WHAT YOU ARE ASKED TO DO: Everything in the records below should be printed exactly, except the pictures.
##### GIVEN INFORMATION #####
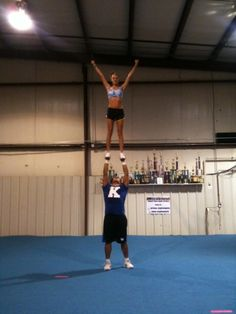 shoulder stand stunt where the flyer climbs or pups up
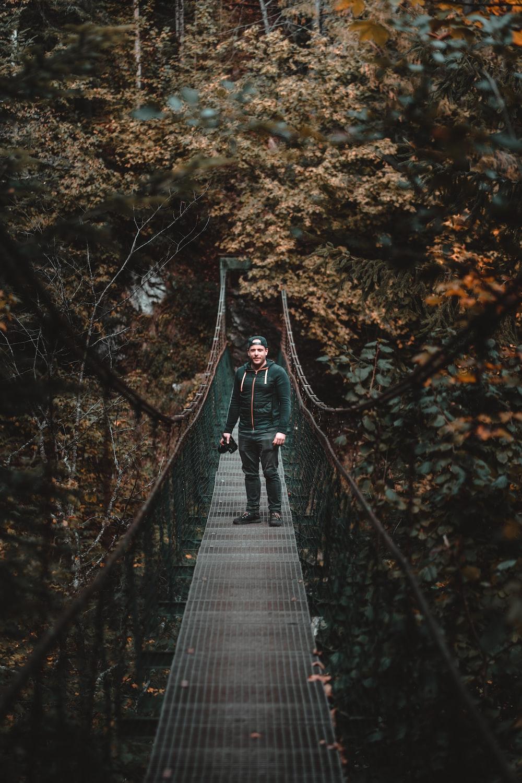 man wearing jacket and pants standing on bridge near trees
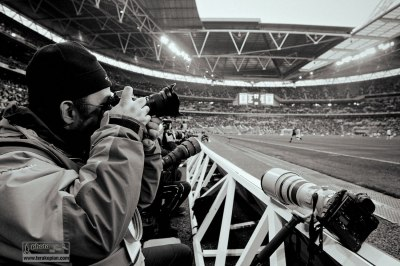 Edmond Terakopian at the new Wembley Stadium, covering the first football game after it's opening. Photo: Stuart Emmerson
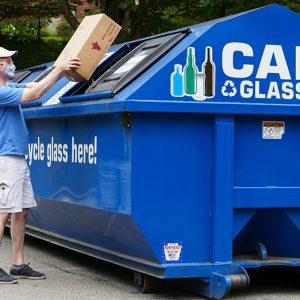 A man wearing a mask places a cardboard box in a PRC recycling bin.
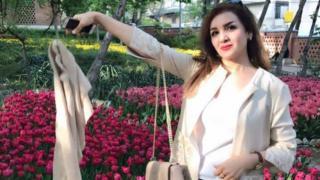 kampanyaya katılan bir kadın beyaz kıyafetiyle poz veriyor.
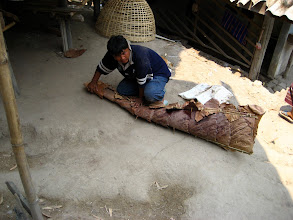 Photo: A local roofer making a ridgecap (12 baht/lineal foot)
#####
RESPONSE:
 shoulder stand stunt where the flyer climbs or pups up
 man wearing jacket and pants standing on bridge near trees
 Edmond Terakopian at the new Wembley Stadium, covering the first football game after it's opening. Photo: Stuart Emmerson
 A man wearing a mask places a cardboard box in a PRC recycling bin.
 kampanyaya katılan bir kadın beyaz kıyafetiyle poz veriyor.
 Photo: A local roofer making a ridgecap (12 baht/lineal foot)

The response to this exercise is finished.